## Problem set
• a. Answer these questions about the PySpark thread, one per line, marked the same way:
(i) Which RDD method does the poster use to send data to an external process?
(ii) Which Python built-in does the reply suggest for turning the strings back into rows?
(iii) Which module does the reply import Row from?
• b. Please repeat the PySpark thread from "I am using PySpark" to "into proper rows?", swapping "external process" for "external program".
• c. Carry on the PySpark thread from the point where it stops.

## Page
RDD Pipe operation converts each Row to a string. How to convert back to row-CodePudding

I am using PySpark to pipe an RDD out to an external process (stdin/stdout).

piped_rdd = rdd.pipe(exe_path)

When I examine the returned PipeLineRDD all rows have been converted to strings

["Row(ID='x123223=', FirstName='L', LastName='S')", "Row(ID='43454".....)]

Is it possible to convert these strings back into proper rows?

CodePudding user response：

We could use eval(). I tested the following which seems to work on the sample data.

val_ls = [
    "Row(ID='x123223=', FirstName='L', LastName='S')", 
    "Row(ID='x123224=', FirstName='K', LastName='P')"
]

def evalRow(theRowString):
    """
    imports pyspark.sql.Row and uses `eval()` to resolve the Row strings
    """
    from pyspark.sql import Row

    return eval(theRowString)

spark.sparkContext.parallelize(val_ls).map(lambda k: evalRow(k)).collect()

## Given information
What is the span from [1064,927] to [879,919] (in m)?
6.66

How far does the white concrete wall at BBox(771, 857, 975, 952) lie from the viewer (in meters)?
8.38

## Responses in order
• a.
(i) pipe, as in rdd.pipe(exe_path)
(ii) eval()
(iii) pyspark.sql

• b.
I am using PySpark to pipe an RDD out to an external program (stdin/stdout).

piped_rdd = rdd.pipe(exe_path)

When I examine the returned PipeLineRDD all rows have been converted to strings

["Row(ID='x123223=', FirstName='L', LastName='S')", "Row(ID='43454".....)]

Is it possible to convert these strings back into proper rows?

• c.
# [Row(ID='x123223=', FirstName='L', LastName='S'),
# Row(ID='x123224=', FirstName='K', LastName='P')]

I checked the type of the results

set(spark.sparkContext.parallelize(val_ls).map(lambda k: type(evalRow(k))).collect())
# {pyspark.sql.types.Row}

I was initially just importing Row without creating the function and used eval() directly in the map() --

from pyspark.sql import Row
spark.sparkContext.parallelize(val_ls).map(lambda k: eval(k)).collect()

I kept hitting the error NameError: name 'Row' is not defined. I think it is because we aren't importing Row on the workers and it does not know how to evaluate the eval("Row(...)")